BRIEF 1:
In the discussion of comics letter columns, how much postage did it cost to send in a letter?

::: PAGE EXCERPT :::

By the 90s the lettercols had degenerated into mindless suck-up sessions where everything printed gushed praise, deserved or not.  Was this because editors had developed a thinner skin and tossed the negative letters in the trash?  Or because the people still reading comics by that point were no longer the discerning type, just zombie fanboys? Or perhaps because the REAL debates, the most interesting discussions had already moved to listserves, usenet and the web, where feedback could be more immediate and putting in your two cents didn't cost you another 33 cents in postage?

Anyway, Julian, I appreciate your perspective and of course you're right that the most devoted comics fans have always been prone to heated rhetoric.  But I would argue it's worse now because (1) the internet makes it easier to split off into "camps" of opposing fans that can yell at each other, not just an editor, (2) the immediacy of the 'net also means the battle of words can escalate quickly, passionately and with no editor to moderate the exchange or enfore civility and (3) the audience for comics is no longer as broad-based and diverse as it once was, being composed now almost entirely of "hard-core" fans.  Where before you had people who might have only a casual interest in the books, or be "just passing through," these days I think the folks still reading comics are the kind of intense, obsessed fanatics who used to account for a lot smaller segment of the total audience.  In other words, these days if you don't take comics really seriously and have a lot of deeply-felt opinions about and personal history with them, you're probably not reading them anyway.

Quote
Man, in that letters page, those guys used emotions and invectives that would make the angriest and most illiterate internet goon look like a piker. "Do you think you can apply 'the Avengers' name to just about any team you like?" Is just an example of the sort of things they said.

Well, with due respect to Clint, Wanda and Pietro, who as you say have a long and valorous history with the Avengers, you have to admit that team was a MAJOR come-down from the likes of Iron Man, Thor and even Giant-Man.  Even that early on, the Avengers were supposed to be the "heavy hitters" of the Marvelverse, and giving the name to this collection of lightweights was quite a shocker.  In fact, though I suspect you'll disagree with me, I think it's on par with reforming the Justice League with the likes of Vibe, Vixen and Gypsy.  When you pay for (and in those days, subscribe to) a book about one thing, you're likely to be ticked off when it suddenly becomes a book about something else altogether.

Quote
On the other hand, I've seen people get into barfights and lose teeth in arguments over Sean Connery and Roger Moore, a changeover which happened quite some time AFTER AVENGERS #16! The reason is that you can still see Bond movies, on cable or on DVD. On the other hand, it's harder to read back issues, especially of less popular magazines; not everything's going to get an ESSENTIAL or SHOWCASE.

:::

BRIEF 2:
Copy the records below word for word, starting at their beginning and going on through the line that contains "- Coordinate format: approximate". Leave the pictures out of your copy.

::: RECORDS FOR PROCESSING :::

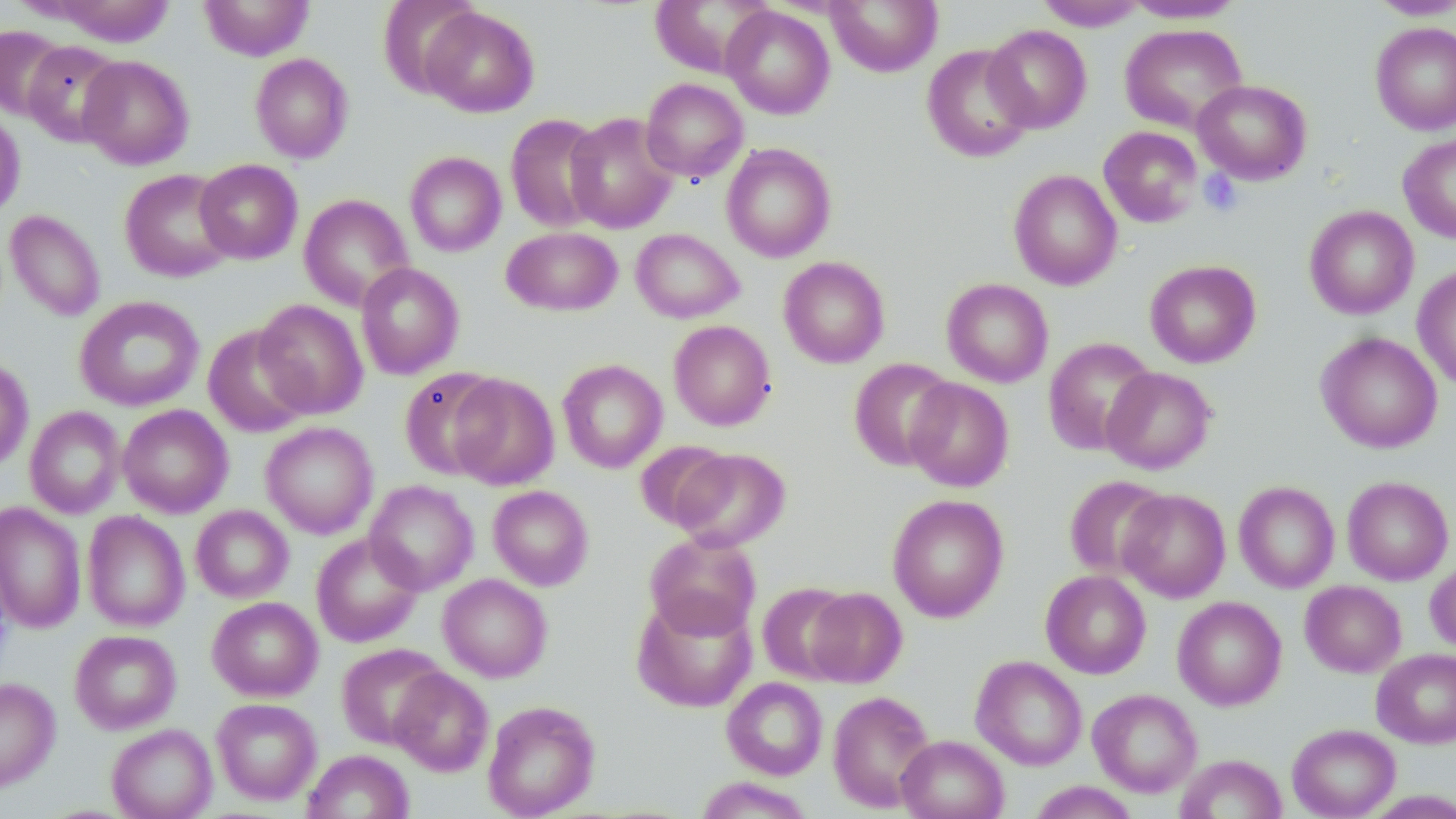
Summary:
  - Coordinate format: approximate bounding boxes as [x1, y1, x2, y2] in pixels
  - Uninfected red blood cell locations: [199, 0, 314, 61], [377, 0, 482, 98], [650, 0, 775, 77], [825, 0, 943, 77], [1366, 0, 1456, 20], [48, 1, 177, 47], [1035, 1, 1148, 30], [1119, 1, 1246, 23], [721, 5, 835, 119], [421, 6, 539, 117], [1370, 22, 1456, 135], [1119, 23, 1248, 133], [983, 24, 1092, 133], [0, 26, 70, 119], [22, 41, 125, 146], [921, 44, 1036, 163], [250, 53, 354, 163], [78, 55, 194, 170], [640, 78, 748, 182], [1193, 79, 1312, 184], [0, 110, 26, 221], [564, 112, 679, 233], [505, 114, 608, 232], [1098, 126, 1203, 228], [1398, 134, 1456, 243], [721, 143, 836, 262], [404, 151, 506, 256], [194, 159, 303, 264], [119, 168, 237, 282], [1008, 169, 1122, 290], [299, 194, 414, 311], [1304, 205, 1419, 319], [5, 210, 105, 321], [501, 226, 623, 316], [631, 228, 743, 323], [778, 256, 890, 368], [1144, 259, 1261, 368], [355, 262, 465, 379], [1412, 264, 1456, 391], [942, 278, 1054, 387], [74, 295, 205, 411], [254, 298, 368, 419], [669, 320, 776, 430], [202, 324, 312, 438], [1316, 331, 1443, 454], [1042, 337, 1157, 456], [0, 356, 34, 471], [848, 358, 957, 471], [557, 359, 668, 473], [399, 366, 506, 480], [1102, 367, 1216, 473], [448, 373, 559, 490], [905, 377, 1014, 492], [118, 405, 233, 517], [25, 406, 126, 518], [260, 421, 379, 538], [635, 441, 735, 532], [671, 448, 790, 551], [1063, 475, 1171, 580], [1342, 476, 1454, 585], [364, 480, 478, 595], [1234, 481, 1340, 593], [488, 485, 594, 590], [1117, 489, 1231, 602], [887, 494, 1009, 623], [0, 502, 86, 634], [191, 505, 293, 603], [82, 511, 190, 632], [644, 531, 762, 640], [311, 532, 423, 647], [1426, 559, 1456, 654], [1040, 570, 1151, 678], [438, 573, 552, 682], [757, 581, 857, 683], [1300, 581, 1406, 677], [803, 587, 907, 688], [631, 593, 757, 712], [207, 596, 322, 701], [1172, 596, 1287, 710], [70, 629, 181, 734], [336, 643, 450, 749], [1372, 649, 1456, 748], [971, 655, 1087, 770], [390, 668, 493, 776], [0, 677, 60, 792], [721, 677, 828, 780], [1088, 689, 1202, 796], [827, 690, 936, 811], [211, 698, 322, 804], [483, 700, 600, 818], [1287, 723, 1401, 818], [106, 724, 217, 819], [896, 735, 1008, 819], [302, 749, 414, 819], [1175, 754, 1287, 819], [695, 776, 816, 818], [1027, 781, 1140, 818], [1361, 789, 1456, 818]
  - Platelet locations: [1199, 169, 1243, 216]
  - Slide-level diagnosis: negative for blood parasites
  - Magnification: 1000x
  - Preparation: thin blood film
  - Stain: May-Grünwald-Giemsa
  - Modality: light microscopy
  - Image size: 1456×819 pixels
  - Field of view: one of a larger specimen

:::

CORRECT RESPONSE 1:
33 cents.

CORRECT RESPONSE 2:
Summary:
  - Coordinate format: approximate bounding boxes as [x1, y1, x2, y2] in pixels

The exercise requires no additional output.